RECORDS FOR THE TASK
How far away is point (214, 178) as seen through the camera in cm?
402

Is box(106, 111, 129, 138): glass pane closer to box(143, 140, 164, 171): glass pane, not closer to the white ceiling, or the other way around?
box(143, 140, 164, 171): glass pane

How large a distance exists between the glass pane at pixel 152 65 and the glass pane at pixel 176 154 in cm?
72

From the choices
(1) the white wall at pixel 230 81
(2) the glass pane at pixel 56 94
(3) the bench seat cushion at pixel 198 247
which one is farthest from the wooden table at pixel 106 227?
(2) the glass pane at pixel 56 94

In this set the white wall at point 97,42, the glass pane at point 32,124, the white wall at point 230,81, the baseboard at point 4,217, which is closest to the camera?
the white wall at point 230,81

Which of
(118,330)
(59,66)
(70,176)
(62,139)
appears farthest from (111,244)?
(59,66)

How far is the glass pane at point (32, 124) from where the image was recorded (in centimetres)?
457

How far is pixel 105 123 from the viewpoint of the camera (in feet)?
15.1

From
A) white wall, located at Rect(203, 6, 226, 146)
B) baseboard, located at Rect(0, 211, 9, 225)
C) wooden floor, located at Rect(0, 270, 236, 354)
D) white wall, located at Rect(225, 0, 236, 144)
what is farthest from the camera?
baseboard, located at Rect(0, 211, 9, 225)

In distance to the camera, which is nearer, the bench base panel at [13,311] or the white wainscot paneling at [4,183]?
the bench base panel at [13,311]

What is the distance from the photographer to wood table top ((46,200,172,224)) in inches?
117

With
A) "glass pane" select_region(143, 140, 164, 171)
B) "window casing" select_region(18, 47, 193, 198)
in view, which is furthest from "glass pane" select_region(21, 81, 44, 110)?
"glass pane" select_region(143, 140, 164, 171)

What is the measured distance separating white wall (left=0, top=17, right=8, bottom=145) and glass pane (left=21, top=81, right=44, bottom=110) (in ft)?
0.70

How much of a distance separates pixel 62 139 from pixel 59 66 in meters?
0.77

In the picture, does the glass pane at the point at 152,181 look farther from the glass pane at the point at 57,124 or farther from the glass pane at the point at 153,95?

JOB
Please copy out all of the material above, word for word, changing nothing.

TASK RESULT
How far away is point (214, 178) as seen through the camera in cm?
402

Is box(106, 111, 129, 138): glass pane closer to box(143, 140, 164, 171): glass pane, not closer to the white ceiling, or the other way around?
box(143, 140, 164, 171): glass pane

How large a distance exists between the glass pane at pixel 152 65 and the glass pane at pixel 176 154 in cm?
72

From the choices
(1) the white wall at pixel 230 81
(2) the glass pane at pixel 56 94
(3) the bench seat cushion at pixel 198 247
which one is farthest from the wooden table at pixel 106 227?
(2) the glass pane at pixel 56 94

In this set the white wall at point 97,42, the glass pane at point 32,124, the white wall at point 230,81, the baseboard at point 4,217, which is closest to the camera?
the white wall at point 230,81

Which of
(118,330)
(59,66)
(70,176)
(62,139)
appears farthest from (111,244)?
(59,66)

How far is the glass pane at point (32, 124) from where the image was recorded (in centimetres)?
457

How far is pixel 105 123 from the viewpoint of the camera (in feet)?
15.1

From
A) white wall, located at Rect(203, 6, 226, 146)
B) baseboard, located at Rect(0, 211, 9, 225)
C) wooden floor, located at Rect(0, 270, 236, 354)
D) white wall, located at Rect(225, 0, 236, 144)
what is farthest from the camera?
baseboard, located at Rect(0, 211, 9, 225)

In distance to the camera, which is nearer, the bench base panel at [13,311] or the white wainscot paneling at [4,183]?
the bench base panel at [13,311]

What is the distance from the photographer to wood table top ((46,200,172,224)) in inches?
117

With
A) "glass pane" select_region(143, 140, 164, 171)
B) "window casing" select_region(18, 47, 193, 198)
in view, which is furthest from "glass pane" select_region(21, 81, 44, 110)?
"glass pane" select_region(143, 140, 164, 171)

What is the measured distance separating white wall (left=0, top=17, right=8, bottom=145) and glass pane (left=21, top=81, right=44, bottom=110) (in ft)?
0.70

How much of a distance separates pixel 62 139 from pixel 59 66 in meters?
0.77

In the picture, does the glass pane at the point at 152,181 look farther from the glass pane at the point at 57,124 or farther from the glass pane at the point at 153,95?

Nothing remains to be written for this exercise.